■ **YOUR ASSIGNMENT**: Copy out the listing that follows, exact in every word, and skip the images.

■ **RECORDED DATA**:
----
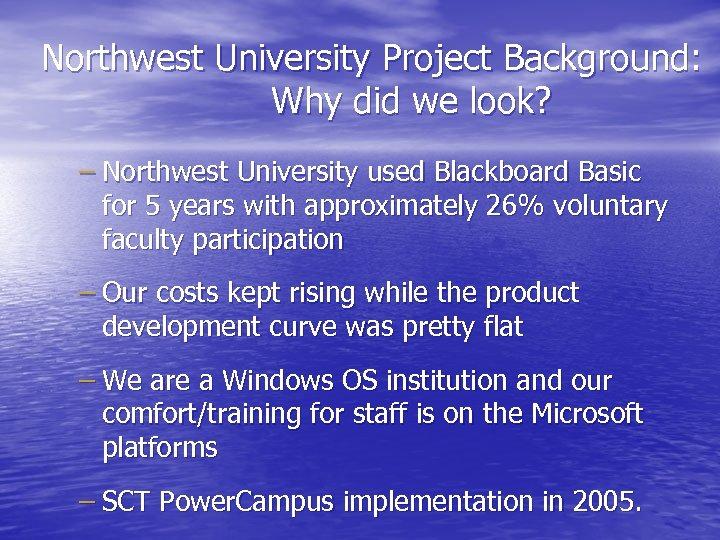 Northwest University Project Background: Why did we look? – Northwest University used Blackboard Basic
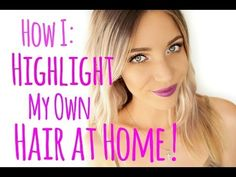 How to Highlight your Hair at Home! - YouTube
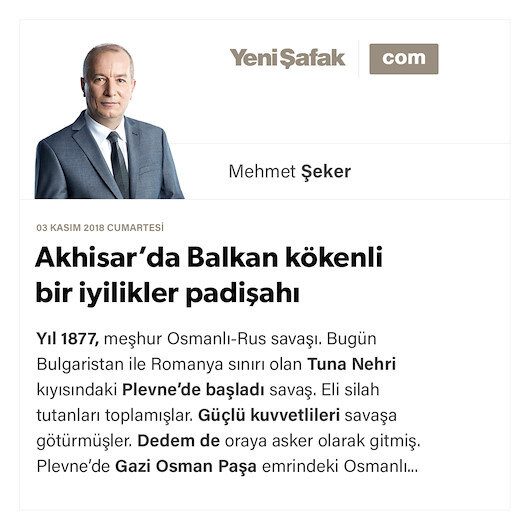 Akhisar'da Balkan kökenli bir iyilikler padişahı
----
■ **THE COMPLETED TASK**:
 Northwest University Project Background: Why did we look? – Northwest University used Blackboard Basic
 How to Highlight your Hair at Home! - YouTube
 Akhisar'da Balkan kökenli bir iyilikler padişahı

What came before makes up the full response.